Realising Social Accountability in Uganda requires a strong partnership between the Civil Society fraternity and Media.
In a meeting studded with great media presence, ideas and ways forward were presented on how to boost and maintain the relationship between the two, not forgetting how to build rapport. The day’s theme was Media: a Key Player for Realising Social Accountability.
Speakers agreed that media greatly plays a key role in setting the agenda of what is spoken about and prioritized. However, most of the media relations and media engagement attempts by most CSOs in Uganda tend to be ad hoc, sporadic and occasional. Therefore CSOs should deliberately strategize for deeper engagements with media by bringing them on board at the beginning of the social accountability initiatives so as to effectively communicate the background and process leading to the impact realized.
“The best engagement with media should be planned and researched, “added Robby Muhumuza.
It was also observed that many CSOs in Uganda do not employ qualified and experienced communications staff with a track record to be in charge of their communication and media relations work. As a way forward, CSOs should be intentional, organized and strategic in dealing with the media, by bringing on board excellent communicators and providing them with training and exposure in the specific sectors or issues of interest so that they can provide leadership and championing of media advocacy and media relations.
The use of technical jargon by many CSOs does not communicate much to the media or the general public. Therefore, when sharing policy briefs, position papers, or media releases, organizations should develop popular press versions for the media and the citizens.
“You are addressed the way you dress therefore it is crucial that you know how you present yourself as an organization,” said Simon Kasyate, former media practitioner.
Evaluation is crucial in measuring impact of work yet most CSOs do not evaluate the impact of their media advocacy campaigns to find out what worked and what did not. Advisably, organisations can change strategy or tactics in the future. Participants were challenged to work differently by making time to review their engagements so as to identify gaps and best practices.
The news media are more attracted by eye catching headlines and interesting impact stories on social accountability initiatives. During the story clinic session organized at the event, media practitioners were urged to write attractive social accountability themes by using narratives and other story telling techniques.

[Records excerpted from a collection]
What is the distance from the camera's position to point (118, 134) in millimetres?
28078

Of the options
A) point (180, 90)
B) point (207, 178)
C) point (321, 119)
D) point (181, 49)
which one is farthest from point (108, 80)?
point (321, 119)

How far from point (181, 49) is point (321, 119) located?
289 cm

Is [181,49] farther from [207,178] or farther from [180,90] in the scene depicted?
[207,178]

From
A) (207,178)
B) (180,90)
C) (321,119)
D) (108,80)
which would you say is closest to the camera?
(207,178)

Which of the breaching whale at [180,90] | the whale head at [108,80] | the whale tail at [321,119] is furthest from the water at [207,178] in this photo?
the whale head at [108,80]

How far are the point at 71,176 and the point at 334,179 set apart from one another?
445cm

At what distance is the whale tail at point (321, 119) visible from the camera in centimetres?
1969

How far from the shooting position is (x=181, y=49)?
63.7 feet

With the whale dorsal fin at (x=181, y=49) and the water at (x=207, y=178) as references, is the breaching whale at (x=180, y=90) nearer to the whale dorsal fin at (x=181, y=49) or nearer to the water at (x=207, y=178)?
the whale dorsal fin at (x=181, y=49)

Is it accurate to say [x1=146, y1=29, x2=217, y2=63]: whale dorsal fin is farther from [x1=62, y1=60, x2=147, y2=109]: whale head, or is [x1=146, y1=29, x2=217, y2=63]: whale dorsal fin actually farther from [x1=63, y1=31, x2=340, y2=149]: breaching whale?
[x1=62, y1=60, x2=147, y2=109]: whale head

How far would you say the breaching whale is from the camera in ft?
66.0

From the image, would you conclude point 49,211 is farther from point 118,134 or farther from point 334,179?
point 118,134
---
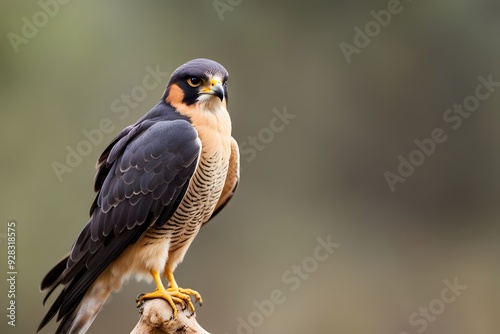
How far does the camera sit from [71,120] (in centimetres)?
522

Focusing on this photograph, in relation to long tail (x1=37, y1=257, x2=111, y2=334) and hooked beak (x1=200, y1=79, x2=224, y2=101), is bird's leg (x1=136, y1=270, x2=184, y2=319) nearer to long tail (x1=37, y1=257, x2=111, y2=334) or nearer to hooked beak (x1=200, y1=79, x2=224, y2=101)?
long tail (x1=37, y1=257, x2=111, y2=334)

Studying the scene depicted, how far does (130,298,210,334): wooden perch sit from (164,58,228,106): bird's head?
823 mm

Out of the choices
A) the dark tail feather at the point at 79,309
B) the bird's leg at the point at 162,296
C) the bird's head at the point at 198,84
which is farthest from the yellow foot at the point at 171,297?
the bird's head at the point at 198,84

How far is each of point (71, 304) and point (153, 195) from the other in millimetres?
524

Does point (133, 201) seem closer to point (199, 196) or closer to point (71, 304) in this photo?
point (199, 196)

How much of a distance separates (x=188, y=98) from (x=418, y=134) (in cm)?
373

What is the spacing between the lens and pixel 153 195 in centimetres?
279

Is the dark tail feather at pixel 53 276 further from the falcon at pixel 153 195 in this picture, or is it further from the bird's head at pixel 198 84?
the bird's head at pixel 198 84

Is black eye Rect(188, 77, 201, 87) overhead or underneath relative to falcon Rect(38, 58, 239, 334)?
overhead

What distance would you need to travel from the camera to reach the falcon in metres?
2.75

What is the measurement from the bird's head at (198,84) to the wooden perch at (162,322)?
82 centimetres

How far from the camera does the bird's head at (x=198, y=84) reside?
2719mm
...
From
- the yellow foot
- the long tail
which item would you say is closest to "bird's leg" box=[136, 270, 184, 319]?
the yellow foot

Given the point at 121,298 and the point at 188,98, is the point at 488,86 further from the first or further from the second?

### PROBLEM A
In the passage on civil society and media partnership in Uganda, what was the theme of the day?
### PROBLEM B
Continue the passage on civil society and media partnership in Uganda from its final sentence.

### RESPONSE BOX A
Media: a Key Player for Realising Social Accountability.

### RESPONSE BOX B
Influencing policymakers is more effective when you use multiple channels to reach them. This generally takes the form of using social media for grassroots lobbying in conjunction with email, phone calls, meetings and dialogues at both district and national levels. All these efforts are complemented by other channels for reaching lawmakers such as; direct lobbying, earned media placement and advertising (online and offline) that target decision makers at different levels.
Civil society organizations need to maintain continuous teaming up with the media to defend freedom of expression since they are major beneficiaries to a free media.
In conclusion, CSOs have a lot in common with media when it comes to interests in realizing social accountability. However, sometimes the two have different strategies and approaches in dealing with this issue. Therefore, they should take time to understand each other, build each other’s competitive advantage and find out the contribution each can make towards strategic partnerships that would bring the goal of realizing social accountability closer to being achieved.
Uganda National NGO Forum organized the Social Accountability Bi-Annual Learning event that was held yesterday, 10th June 2014 at Hotel Africana. The event was attended by over 60 participants including; Development Partners such as UNDP, CSOs at the sub-national and national levels, Media, Social Media groups among others.
A detailed report on the meeting proceedings will be availed in due course.